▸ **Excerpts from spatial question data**
#####
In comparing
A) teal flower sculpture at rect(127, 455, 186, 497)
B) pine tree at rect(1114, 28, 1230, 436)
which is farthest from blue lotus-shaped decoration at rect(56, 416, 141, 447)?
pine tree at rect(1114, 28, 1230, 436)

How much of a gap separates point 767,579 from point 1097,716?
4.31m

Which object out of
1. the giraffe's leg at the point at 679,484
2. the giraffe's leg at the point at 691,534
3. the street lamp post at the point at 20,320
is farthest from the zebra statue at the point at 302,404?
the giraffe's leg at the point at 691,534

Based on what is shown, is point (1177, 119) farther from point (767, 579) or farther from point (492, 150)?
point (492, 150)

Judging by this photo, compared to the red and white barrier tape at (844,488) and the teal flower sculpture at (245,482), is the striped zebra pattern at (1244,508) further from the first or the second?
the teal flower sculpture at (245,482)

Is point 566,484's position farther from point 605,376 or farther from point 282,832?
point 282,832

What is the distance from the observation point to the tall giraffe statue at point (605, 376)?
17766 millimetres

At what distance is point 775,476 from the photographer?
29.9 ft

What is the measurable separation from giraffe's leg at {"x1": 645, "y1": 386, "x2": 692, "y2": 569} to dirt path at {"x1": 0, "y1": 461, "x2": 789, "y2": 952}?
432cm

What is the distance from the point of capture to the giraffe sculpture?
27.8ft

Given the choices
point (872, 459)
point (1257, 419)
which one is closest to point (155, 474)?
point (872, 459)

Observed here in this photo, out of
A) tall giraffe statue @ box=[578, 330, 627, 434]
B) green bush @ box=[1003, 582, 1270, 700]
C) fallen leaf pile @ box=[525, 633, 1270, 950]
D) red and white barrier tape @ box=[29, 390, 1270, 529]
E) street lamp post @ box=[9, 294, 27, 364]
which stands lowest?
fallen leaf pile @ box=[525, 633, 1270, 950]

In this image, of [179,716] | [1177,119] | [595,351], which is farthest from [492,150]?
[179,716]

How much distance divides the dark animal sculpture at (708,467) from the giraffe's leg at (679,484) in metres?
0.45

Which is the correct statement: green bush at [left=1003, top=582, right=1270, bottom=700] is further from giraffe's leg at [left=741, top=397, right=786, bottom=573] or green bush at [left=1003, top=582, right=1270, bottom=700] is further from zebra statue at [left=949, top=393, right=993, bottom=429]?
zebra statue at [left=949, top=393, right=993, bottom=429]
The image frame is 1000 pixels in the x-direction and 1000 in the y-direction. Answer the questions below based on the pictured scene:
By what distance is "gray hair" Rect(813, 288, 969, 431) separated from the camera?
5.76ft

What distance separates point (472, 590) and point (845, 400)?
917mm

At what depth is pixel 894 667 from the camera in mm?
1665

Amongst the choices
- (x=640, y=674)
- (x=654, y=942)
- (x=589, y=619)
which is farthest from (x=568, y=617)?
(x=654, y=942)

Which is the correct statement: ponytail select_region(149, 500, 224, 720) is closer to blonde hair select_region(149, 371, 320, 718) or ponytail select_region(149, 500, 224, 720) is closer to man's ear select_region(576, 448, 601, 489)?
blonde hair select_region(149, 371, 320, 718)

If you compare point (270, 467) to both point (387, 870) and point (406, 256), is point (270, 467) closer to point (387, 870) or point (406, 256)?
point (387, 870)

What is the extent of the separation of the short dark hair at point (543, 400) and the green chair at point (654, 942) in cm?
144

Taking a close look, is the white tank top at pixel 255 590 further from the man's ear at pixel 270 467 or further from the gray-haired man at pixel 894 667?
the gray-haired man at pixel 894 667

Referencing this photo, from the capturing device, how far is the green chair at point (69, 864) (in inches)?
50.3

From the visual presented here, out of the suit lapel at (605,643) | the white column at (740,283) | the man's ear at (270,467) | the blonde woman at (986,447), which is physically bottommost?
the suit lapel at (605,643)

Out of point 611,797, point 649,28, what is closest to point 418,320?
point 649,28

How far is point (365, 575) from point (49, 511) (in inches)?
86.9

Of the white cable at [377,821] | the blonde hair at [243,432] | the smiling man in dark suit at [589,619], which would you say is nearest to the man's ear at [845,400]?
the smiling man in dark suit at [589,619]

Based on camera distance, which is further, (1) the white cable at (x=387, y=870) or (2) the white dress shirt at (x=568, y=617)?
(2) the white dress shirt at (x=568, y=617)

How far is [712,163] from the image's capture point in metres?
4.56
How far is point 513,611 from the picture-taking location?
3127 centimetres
#####
▸ **TASK REQUIREMENTS**
Write out all the items again, swapping "street lamp post" for "light pole" wherever it occurs and keeping everything else the same.

▸ **FULL RESPONSE**
In comparing
A) teal flower sculpture at rect(127, 455, 186, 497)
B) pine tree at rect(1114, 28, 1230, 436)
which is farthest from blue lotus-shaped decoration at rect(56, 416, 141, 447)?
pine tree at rect(1114, 28, 1230, 436)

How much of a gap separates point 767,579 from point 1097,716?
4.31m

Which object out of
1. the giraffe's leg at the point at 679,484
2. the giraffe's leg at the point at 691,534
3. the light pole at the point at 20,320
is farthest from the zebra statue at the point at 302,404?
the giraffe's leg at the point at 691,534

Based on what is shown, is point (1177, 119) farther from point (767, 579) or farther from point (492, 150)?
point (492, 150)

Judging by this photo, compared to the red and white barrier tape at (844,488) and the teal flower sculpture at (245,482), is the striped zebra pattern at (1244,508) further from the first or the second?
the teal flower sculpture at (245,482)

Is point 566,484's position farther from point 605,376 or farther from point 282,832?
point 282,832

What is the distance from the observation point to the tall giraffe statue at point (605, 376)?
17766 millimetres

At what distance is point 775,476 from the photographer?
29.9 ft

What is the measurable separation from giraffe's leg at {"x1": 645, "y1": 386, "x2": 692, "y2": 569} to dirt path at {"x1": 0, "y1": 461, "x2": 789, "y2": 952}?
432cm

What is the distance from the point of capture to the giraffe sculpture?
27.8ft

Given the choices
point (872, 459)
point (1257, 419)
which one is closest to point (155, 474)?
point (872, 459)

Observed here in this photo, out of
A) tall giraffe statue @ box=[578, 330, 627, 434]
B) green bush @ box=[1003, 582, 1270, 700]
C) fallen leaf pile @ box=[525, 633, 1270, 950]
D) red and white barrier tape @ box=[29, 390, 1270, 529]
E) light pole @ box=[9, 294, 27, 364]
which stands lowest?
fallen leaf pile @ box=[525, 633, 1270, 950]

In this image, of [179,716] | [1177,119] | [595,351], which is farthest from [492,150]?
[179,716]

How much distance divides the dark animal sculpture at (708,467) from the giraffe's leg at (679,484) in metres?
0.45

Which is the correct statement: green bush at [left=1003, top=582, right=1270, bottom=700] is further from giraffe's leg at [left=741, top=397, right=786, bottom=573] or green bush at [left=1003, top=582, right=1270, bottom=700] is further from zebra statue at [left=949, top=393, right=993, bottom=429]?
zebra statue at [left=949, top=393, right=993, bottom=429]
The image frame is 1000 pixels in the x-direction and 1000 in the y-direction. Answer the questions below based on the pictured scene:
By what distance is "gray hair" Rect(813, 288, 969, 431) separated from the camera?
5.76ft

What distance separates point (472, 590) and point (845, 400)?
917mm

At what depth is pixel 894 667 from the camera in mm?
1665

Amongst the choices
- (x=640, y=674)
- (x=654, y=942)
- (x=589, y=619)
which is farthest from (x=568, y=617)?
(x=654, y=942)

Which is the correct statement: ponytail select_region(149, 500, 224, 720) is closer to blonde hair select_region(149, 371, 320, 718) or ponytail select_region(149, 500, 224, 720) is closer to man's ear select_region(576, 448, 601, 489)?
blonde hair select_region(149, 371, 320, 718)

If you compare point (270, 467) to both point (387, 870) and point (406, 256), is point (270, 467) closer to point (387, 870) or point (406, 256)?
point (387, 870)

What is the extent of the separation of the short dark hair at point (543, 400) and the green chair at point (654, 942) in cm?
144

Taking a close look, is the white tank top at pixel 255 590 further from the man's ear at pixel 270 467 or further from the gray-haired man at pixel 894 667?
the gray-haired man at pixel 894 667

Referencing this photo, from the capturing device, how far is the green chair at point (69, 864) (in inches)?
50.3

From the visual presented here, out of the suit lapel at (605,643) | the white column at (740,283) | the man's ear at (270,467) | the blonde woman at (986,447), which is physically bottommost?
the suit lapel at (605,643)

Out of point 611,797, point 649,28, what is closest to point 418,320?
point 649,28

How far is point (365, 575) from point (49, 511) (in inches)?
86.9

Of the white cable at [377,821] | the blonde hair at [243,432] | the smiling man in dark suit at [589,619], which would you say is nearest to the man's ear at [845,400]?
the smiling man in dark suit at [589,619]

Based on camera distance, which is further, (1) the white cable at (x=387, y=870) or (2) the white dress shirt at (x=568, y=617)?
(2) the white dress shirt at (x=568, y=617)

How far is [712,163] from the image's capture point in metres?
4.56
How far is point 513,611 from the picture-taking location?
3127 centimetres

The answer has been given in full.